**Exercise**
Reproduce, word for word, the passage of the text on the stages of a bubble that begins at "What Is a Bubble?" and ends after "its deceptive clutches.".

**Text**
5 Stages of A Bubble

What Is a Bubble?

A basic characteristic of financial bubbles is the suspension of disbelief by most participants when the speculative price surge is occurring: It's only in retrospect, after the bubble has burst, that they're recognized (to many an investor's chagrin). Nevertheless, some economists have identified five stages of a bubble—a pattern to its rise and fall—that could prevent the unwary from getting caught in its deceptive clutches.

Key Takeaways

  • Bubble, in an economic context, generally refers to a situation where the price for something—an individual stock, a financial asset, or even an entire sector, market, or asset class—exceeds its fundamental value by a large margin.
  • Financial bubbles, aka asset bubbles or economic bubbles, fit into four basic categories: stock market bubbles, market bubbles, credit bubbles, and commodity bubbles.
  • Bubbles are deceptive and unpredictable, but understanding the five stages they characteristically go through can help investors prepare for them.
  • The five steps in the lifecycle of a bubble are displacement, boom, euphoria, profit-taking, and panic.
  • The damage caused by the bursting of a bubble depends on the economic sector(s) involved, whether the extent of participation is widespread or localized, and to what extent debt fueled the investments that inflated the bubble.

**Material**
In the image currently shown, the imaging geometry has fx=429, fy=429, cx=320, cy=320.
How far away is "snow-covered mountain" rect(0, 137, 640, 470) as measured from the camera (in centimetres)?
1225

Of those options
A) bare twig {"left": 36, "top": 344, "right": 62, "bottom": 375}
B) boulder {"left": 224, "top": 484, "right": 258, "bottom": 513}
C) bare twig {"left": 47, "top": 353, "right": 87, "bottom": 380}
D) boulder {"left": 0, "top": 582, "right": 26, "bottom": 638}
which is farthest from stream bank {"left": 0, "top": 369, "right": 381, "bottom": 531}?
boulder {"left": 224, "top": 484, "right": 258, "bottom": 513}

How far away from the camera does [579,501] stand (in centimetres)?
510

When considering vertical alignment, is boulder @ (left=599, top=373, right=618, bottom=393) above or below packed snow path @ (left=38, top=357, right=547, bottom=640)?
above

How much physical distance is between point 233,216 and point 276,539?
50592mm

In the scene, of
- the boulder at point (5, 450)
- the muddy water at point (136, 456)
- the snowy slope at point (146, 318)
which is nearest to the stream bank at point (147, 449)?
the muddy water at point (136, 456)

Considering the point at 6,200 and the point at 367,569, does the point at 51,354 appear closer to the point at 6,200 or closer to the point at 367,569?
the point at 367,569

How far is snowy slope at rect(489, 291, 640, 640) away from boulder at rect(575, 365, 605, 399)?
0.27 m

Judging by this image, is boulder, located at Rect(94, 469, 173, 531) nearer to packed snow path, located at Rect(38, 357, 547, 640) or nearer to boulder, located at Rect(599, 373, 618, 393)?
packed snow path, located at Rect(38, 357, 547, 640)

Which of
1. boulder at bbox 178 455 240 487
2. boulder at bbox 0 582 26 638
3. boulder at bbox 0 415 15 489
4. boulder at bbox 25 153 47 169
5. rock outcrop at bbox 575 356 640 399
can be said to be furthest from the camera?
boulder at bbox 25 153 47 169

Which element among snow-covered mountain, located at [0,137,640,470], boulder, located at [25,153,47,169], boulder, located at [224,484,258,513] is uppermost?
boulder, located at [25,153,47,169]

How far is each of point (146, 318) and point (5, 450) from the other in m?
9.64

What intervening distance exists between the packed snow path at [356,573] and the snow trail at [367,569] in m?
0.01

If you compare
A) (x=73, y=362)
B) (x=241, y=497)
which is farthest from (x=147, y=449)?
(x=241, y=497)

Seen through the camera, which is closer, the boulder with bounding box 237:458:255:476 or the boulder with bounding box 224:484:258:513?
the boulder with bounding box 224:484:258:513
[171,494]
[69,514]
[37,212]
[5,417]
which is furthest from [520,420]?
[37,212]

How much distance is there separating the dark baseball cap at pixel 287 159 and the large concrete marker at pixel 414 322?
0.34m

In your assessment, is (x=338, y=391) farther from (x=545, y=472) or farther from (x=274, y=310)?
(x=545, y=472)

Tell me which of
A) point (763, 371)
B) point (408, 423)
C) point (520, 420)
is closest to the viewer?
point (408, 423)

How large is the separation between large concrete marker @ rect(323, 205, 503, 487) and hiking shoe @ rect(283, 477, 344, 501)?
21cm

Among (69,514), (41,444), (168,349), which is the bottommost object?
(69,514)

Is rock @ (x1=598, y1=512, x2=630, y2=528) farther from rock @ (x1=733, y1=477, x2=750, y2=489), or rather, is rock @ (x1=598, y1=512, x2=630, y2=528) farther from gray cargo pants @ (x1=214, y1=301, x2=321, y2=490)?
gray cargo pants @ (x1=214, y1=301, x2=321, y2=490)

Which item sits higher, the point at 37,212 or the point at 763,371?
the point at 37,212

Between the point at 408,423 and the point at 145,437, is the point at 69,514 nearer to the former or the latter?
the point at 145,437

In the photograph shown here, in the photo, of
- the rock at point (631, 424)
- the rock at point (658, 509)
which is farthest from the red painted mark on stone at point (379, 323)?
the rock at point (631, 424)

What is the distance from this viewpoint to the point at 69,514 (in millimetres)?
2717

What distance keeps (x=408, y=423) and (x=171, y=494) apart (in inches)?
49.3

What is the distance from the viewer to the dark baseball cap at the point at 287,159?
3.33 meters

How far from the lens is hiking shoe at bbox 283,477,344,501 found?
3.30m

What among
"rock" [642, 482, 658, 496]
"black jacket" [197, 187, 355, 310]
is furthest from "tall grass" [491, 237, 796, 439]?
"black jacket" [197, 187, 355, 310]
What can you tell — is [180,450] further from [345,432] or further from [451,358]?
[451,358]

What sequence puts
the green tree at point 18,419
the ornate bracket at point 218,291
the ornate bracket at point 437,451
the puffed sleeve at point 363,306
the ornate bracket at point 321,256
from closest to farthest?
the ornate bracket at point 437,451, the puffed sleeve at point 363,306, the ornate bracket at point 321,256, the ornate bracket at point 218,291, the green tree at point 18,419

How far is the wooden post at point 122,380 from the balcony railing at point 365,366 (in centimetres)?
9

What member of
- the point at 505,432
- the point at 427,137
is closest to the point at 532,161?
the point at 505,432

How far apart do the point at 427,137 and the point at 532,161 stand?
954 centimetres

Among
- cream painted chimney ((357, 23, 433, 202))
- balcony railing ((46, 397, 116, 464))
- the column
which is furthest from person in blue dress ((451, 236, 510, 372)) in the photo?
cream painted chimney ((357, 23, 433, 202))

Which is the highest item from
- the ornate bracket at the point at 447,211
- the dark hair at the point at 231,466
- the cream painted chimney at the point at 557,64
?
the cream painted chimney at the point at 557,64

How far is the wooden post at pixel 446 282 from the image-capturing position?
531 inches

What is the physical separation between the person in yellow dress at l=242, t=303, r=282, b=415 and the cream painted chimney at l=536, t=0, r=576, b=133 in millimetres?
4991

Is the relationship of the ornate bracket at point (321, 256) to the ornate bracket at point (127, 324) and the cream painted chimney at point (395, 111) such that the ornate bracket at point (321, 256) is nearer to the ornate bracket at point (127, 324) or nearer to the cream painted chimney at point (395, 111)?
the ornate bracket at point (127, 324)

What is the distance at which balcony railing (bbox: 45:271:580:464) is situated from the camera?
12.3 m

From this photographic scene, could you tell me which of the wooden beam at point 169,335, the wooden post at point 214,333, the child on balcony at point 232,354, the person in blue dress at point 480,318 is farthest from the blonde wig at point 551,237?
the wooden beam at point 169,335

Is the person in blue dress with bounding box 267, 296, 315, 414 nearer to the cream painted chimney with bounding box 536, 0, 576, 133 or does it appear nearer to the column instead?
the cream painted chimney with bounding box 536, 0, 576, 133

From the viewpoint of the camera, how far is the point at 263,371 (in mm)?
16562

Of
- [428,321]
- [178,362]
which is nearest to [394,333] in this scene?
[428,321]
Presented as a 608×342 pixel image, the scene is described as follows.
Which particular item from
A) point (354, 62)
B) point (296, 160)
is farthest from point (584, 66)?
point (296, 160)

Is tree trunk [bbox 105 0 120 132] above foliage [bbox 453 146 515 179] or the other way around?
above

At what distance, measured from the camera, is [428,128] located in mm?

**Correct output**
What Is a Bubble?

A basic characteristic of financial bubbles is the suspension of disbelief by most participants when the speculative price surge is occurring: It's only in retrospect, after the bubble has burst, that they're recognized (to many an investor's chagrin). Nevertheless, some economists have identified five stages of a bubble—a pattern to its rise and fall—that could prevent the unwary from getting caught in its deceptive clutches.